Why not AVL? Because it maintains too much order in a structure. Too much order means, too much effort went into maintaining that order. The less order we can get away with, the better - it will usually translate to faster operations. For example, RBTs are better than AVL trees. RBTs, red-black trees, are almost balanced trees - they save operations while still ensuring O(log(n)) time.
But any tree is totally-ordered structure, so heaps are generally better, because they only ensure that the minimal element is on top. They are only partially ordered.
Because in a binary heap the minimum element is the root.
I am interested in implementing a priority queue to enable an efficient Astar implementation that is also relatively simple (the priority queue is simple I mean).

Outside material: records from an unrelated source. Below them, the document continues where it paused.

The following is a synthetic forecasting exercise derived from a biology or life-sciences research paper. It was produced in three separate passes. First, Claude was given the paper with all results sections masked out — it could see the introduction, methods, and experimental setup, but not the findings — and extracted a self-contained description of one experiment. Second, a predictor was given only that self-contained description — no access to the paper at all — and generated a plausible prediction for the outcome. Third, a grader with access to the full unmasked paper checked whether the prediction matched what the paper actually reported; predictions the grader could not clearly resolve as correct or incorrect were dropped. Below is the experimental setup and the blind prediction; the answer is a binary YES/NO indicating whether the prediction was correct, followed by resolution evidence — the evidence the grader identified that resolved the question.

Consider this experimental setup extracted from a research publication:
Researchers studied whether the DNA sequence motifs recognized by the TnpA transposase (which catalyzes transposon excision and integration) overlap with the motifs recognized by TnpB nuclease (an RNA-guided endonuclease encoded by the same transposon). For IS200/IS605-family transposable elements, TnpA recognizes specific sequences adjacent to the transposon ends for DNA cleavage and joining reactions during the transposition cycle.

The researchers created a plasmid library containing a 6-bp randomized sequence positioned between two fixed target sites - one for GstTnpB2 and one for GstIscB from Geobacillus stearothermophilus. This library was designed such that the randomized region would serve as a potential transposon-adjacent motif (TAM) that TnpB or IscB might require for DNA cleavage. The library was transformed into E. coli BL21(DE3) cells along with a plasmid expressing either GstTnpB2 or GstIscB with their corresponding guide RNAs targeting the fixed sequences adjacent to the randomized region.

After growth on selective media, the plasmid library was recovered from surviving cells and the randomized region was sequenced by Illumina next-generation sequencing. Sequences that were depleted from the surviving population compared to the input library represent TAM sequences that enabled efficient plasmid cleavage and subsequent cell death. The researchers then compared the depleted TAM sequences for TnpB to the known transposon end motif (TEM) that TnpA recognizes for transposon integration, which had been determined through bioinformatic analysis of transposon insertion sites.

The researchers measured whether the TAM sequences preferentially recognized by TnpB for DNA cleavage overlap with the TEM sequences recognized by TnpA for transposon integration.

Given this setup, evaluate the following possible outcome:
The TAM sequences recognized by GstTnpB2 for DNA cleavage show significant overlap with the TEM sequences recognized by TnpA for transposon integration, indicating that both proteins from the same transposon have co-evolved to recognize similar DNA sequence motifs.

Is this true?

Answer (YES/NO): NO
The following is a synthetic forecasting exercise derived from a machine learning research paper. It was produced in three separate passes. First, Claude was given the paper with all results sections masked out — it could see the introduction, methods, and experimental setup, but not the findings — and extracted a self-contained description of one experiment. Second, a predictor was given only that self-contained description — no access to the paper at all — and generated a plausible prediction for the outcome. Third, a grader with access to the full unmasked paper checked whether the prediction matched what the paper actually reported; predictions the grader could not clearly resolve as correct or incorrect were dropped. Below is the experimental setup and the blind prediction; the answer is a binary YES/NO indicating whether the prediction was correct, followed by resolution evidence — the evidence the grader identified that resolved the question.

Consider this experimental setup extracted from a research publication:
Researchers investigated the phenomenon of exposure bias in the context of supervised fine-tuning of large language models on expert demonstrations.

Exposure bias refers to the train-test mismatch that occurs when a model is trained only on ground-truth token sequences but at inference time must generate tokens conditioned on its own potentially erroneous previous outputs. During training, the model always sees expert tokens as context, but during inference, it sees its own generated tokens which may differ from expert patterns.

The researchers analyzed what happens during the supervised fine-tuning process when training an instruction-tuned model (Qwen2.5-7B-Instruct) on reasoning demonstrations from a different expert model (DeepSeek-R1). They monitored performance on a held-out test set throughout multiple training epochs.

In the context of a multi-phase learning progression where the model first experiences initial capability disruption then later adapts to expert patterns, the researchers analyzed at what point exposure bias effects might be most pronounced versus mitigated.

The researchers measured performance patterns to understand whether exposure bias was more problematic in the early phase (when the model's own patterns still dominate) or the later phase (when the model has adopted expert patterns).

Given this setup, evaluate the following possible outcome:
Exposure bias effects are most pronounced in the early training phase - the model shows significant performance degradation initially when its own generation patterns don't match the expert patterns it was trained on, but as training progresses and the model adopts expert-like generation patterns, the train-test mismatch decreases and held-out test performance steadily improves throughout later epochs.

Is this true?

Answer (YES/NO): NO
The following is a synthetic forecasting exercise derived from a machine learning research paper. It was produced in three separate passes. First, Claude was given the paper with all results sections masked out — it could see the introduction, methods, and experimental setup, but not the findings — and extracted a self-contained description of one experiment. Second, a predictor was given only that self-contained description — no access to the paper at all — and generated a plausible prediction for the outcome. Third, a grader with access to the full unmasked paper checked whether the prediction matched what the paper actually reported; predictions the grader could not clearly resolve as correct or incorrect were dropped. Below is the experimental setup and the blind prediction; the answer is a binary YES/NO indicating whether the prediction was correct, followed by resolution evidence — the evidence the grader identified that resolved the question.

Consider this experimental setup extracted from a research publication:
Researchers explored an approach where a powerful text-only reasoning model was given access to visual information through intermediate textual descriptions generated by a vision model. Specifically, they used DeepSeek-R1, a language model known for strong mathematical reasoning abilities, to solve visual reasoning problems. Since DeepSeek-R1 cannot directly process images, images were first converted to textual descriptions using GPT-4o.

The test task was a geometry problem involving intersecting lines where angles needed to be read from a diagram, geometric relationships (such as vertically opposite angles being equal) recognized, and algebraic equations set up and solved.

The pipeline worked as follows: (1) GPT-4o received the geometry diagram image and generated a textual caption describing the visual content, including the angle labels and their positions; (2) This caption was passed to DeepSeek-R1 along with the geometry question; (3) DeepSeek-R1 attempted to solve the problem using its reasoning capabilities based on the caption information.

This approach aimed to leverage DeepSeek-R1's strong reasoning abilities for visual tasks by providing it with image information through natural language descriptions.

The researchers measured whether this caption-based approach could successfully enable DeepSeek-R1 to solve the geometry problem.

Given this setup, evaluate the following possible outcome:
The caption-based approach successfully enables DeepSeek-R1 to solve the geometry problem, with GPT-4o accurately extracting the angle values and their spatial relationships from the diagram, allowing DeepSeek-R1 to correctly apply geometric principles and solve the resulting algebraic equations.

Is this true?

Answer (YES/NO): NO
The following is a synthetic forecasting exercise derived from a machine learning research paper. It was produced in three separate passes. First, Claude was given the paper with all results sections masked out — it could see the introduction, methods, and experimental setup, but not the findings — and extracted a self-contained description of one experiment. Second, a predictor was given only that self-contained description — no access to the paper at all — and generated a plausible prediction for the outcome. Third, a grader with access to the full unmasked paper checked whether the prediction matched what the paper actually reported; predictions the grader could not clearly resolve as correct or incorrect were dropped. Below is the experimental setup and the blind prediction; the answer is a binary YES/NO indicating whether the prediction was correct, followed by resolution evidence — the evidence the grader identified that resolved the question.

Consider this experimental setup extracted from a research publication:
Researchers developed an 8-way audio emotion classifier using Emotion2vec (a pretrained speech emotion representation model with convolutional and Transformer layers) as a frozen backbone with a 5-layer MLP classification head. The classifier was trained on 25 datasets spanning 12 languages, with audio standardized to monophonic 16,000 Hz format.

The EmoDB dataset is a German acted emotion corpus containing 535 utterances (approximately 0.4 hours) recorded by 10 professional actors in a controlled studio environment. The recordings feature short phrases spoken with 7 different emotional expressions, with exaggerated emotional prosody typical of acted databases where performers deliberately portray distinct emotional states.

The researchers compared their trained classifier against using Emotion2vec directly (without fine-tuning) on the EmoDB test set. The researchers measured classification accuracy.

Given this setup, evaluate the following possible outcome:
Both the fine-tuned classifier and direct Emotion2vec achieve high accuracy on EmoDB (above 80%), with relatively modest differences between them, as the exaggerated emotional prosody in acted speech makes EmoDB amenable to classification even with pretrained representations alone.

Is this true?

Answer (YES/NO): NO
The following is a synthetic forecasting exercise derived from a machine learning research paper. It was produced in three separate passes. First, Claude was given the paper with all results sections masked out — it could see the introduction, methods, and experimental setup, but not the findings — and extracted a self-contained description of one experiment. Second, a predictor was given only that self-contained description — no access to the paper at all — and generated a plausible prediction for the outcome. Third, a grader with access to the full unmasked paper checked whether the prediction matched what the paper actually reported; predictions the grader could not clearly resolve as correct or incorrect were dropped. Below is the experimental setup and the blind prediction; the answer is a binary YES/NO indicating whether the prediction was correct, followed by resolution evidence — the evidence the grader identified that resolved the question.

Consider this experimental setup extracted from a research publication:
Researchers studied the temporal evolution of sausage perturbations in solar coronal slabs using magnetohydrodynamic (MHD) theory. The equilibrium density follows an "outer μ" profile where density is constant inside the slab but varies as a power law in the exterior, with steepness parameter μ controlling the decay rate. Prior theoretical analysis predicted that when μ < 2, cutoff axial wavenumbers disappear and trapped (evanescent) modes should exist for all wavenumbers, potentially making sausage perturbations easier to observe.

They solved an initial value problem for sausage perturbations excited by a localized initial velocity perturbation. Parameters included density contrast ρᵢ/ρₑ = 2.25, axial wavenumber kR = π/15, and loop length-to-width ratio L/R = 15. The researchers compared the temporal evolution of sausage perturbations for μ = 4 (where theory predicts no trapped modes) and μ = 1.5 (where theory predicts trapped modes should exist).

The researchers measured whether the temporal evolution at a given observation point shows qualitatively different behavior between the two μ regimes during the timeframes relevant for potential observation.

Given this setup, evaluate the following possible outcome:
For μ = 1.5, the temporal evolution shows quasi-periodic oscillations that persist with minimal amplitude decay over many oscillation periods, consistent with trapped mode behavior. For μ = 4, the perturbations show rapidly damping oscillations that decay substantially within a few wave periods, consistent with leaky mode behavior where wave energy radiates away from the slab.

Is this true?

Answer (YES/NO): NO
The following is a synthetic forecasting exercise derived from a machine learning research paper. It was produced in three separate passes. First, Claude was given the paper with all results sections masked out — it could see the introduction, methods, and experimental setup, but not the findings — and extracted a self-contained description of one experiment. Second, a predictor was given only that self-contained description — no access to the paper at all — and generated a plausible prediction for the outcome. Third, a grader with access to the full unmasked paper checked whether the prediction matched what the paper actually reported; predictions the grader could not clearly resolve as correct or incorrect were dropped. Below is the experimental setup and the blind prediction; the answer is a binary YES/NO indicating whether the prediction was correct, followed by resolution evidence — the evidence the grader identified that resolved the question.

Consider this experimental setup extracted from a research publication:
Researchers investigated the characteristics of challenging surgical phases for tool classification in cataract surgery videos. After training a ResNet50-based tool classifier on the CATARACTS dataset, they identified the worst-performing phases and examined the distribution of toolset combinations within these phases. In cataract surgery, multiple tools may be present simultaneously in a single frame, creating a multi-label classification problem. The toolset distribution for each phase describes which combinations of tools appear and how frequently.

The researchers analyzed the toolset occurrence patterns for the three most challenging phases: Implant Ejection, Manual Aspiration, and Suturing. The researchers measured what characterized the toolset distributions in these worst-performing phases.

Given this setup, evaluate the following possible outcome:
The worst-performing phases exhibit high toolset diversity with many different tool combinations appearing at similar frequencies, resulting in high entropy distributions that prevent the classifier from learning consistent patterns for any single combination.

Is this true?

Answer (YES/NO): NO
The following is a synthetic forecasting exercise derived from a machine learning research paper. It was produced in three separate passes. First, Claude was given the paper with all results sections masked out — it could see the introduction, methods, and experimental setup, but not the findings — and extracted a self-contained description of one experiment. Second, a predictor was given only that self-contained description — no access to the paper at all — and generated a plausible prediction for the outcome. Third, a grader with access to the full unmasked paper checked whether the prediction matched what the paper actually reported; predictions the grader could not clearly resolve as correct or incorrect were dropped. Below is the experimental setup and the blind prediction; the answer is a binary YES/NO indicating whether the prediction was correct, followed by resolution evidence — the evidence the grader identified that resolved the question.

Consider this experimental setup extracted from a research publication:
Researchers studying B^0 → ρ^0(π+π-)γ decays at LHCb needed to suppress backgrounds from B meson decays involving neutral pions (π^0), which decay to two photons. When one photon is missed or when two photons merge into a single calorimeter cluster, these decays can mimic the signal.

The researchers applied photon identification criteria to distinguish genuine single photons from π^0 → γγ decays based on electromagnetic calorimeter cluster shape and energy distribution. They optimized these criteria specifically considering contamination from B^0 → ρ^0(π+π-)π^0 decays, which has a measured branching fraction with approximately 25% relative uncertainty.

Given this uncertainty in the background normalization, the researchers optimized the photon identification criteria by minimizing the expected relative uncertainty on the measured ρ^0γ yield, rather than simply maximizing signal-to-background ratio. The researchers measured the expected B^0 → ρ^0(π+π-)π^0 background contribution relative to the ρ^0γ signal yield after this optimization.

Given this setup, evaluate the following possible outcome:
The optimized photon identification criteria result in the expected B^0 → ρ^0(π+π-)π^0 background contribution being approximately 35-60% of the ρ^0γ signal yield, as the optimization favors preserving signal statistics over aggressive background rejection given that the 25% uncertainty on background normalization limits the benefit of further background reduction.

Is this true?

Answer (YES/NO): NO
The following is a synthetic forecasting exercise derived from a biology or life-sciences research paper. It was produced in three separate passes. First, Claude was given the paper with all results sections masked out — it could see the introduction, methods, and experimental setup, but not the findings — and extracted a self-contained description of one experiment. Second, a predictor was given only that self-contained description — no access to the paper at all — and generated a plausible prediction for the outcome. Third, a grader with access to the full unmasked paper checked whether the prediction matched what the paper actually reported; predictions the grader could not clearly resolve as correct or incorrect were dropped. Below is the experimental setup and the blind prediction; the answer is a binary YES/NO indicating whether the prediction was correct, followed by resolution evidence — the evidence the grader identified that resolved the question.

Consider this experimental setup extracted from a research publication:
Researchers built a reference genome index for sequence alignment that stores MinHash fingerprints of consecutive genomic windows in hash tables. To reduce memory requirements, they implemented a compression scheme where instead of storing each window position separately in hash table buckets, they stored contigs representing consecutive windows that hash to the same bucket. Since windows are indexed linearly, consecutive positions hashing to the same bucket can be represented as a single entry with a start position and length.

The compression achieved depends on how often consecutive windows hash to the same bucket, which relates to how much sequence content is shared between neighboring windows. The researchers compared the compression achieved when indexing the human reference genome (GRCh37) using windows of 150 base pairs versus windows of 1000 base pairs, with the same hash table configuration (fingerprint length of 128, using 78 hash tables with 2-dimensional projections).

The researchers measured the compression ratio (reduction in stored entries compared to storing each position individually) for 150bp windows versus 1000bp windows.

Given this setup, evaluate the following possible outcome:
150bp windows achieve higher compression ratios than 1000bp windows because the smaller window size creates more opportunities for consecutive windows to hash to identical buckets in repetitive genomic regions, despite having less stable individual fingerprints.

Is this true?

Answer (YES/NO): NO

It seems that because a Skip List offers a simple O(1) extract-Min operation and an insert operation that is O(Log N) it may be competitive with the more difficult to implement Fibonacci Heap which has O(log N) extract-Min and an O(1) insert. I suppose that the Skip-List would be better for a graph with sparse nodes whereas a Fibonacci heap would be better for an environment with more densely connected nodes.
This would probably make the Fibonacci Heap usually better, but am I correct in assuming that Big-Oh wise these would be similar?
The raison d'etre of the Fibonacci heap is the O(1) decrease-key operation, enabling Dijkstra's algorithm to run in time O(|V| log |V| + |E|). In practice, however, if I needed an efficient decrease-key operation, I'd use a pairing heap, since the Fibonacci heap has awful constants. If your keys are small integers, it may be even better just to use bins.
Fibonacci heaps are very very very slow except for very very very very large and dense graphs (on the order of hundreds of millions of edges). They are also notoriously difficult to implement correctly.
On the other hand, skip lists are very nice data structures and relatively simple to implement.
However I wonder why you're not considering using a simple binary heap. I believe binary heaps-based priority queues are even faster than skip list-based priority queues. Skip lists are mainly used to take advantage of concurrency.